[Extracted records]
++++

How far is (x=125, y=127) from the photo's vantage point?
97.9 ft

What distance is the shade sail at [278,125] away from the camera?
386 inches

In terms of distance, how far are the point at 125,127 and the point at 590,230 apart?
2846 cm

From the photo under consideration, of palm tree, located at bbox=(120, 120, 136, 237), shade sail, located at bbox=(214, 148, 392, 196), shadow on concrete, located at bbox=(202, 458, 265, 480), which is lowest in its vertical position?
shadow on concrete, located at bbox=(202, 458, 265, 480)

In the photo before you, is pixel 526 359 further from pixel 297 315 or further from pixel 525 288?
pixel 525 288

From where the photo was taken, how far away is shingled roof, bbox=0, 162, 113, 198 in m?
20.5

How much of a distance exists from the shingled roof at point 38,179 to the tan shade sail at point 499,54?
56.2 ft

++++

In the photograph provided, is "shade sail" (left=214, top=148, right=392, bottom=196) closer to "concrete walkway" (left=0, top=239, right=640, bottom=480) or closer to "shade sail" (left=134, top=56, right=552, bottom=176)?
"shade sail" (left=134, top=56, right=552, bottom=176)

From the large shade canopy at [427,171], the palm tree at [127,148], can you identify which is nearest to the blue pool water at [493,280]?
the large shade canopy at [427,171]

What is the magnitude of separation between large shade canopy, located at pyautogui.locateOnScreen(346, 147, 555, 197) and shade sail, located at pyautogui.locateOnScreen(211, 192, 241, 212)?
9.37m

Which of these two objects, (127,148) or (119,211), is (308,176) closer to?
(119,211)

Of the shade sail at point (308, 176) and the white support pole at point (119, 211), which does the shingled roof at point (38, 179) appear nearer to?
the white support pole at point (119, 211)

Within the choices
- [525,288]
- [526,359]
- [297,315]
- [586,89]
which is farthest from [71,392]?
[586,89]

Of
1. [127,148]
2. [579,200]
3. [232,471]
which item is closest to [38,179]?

++++

## Task goal
Reproduce the records exactly as they appear, from the line containing "Of the shade" through the line containing "which item is closest to [38,179]?", both lines included.

## Final result
Of the shade sail at point (308, 176) and the white support pole at point (119, 211), which does the shingled roof at point (38, 179) appear nearer to?
the white support pole at point (119, 211)

Within the choices
- [525,288]
- [526,359]
- [297,315]
- [586,89]
which is farthest from [71,392]?
[586,89]

Of
1. [127,148]
2. [579,200]
3. [232,471]
which item is closest to [38,179]?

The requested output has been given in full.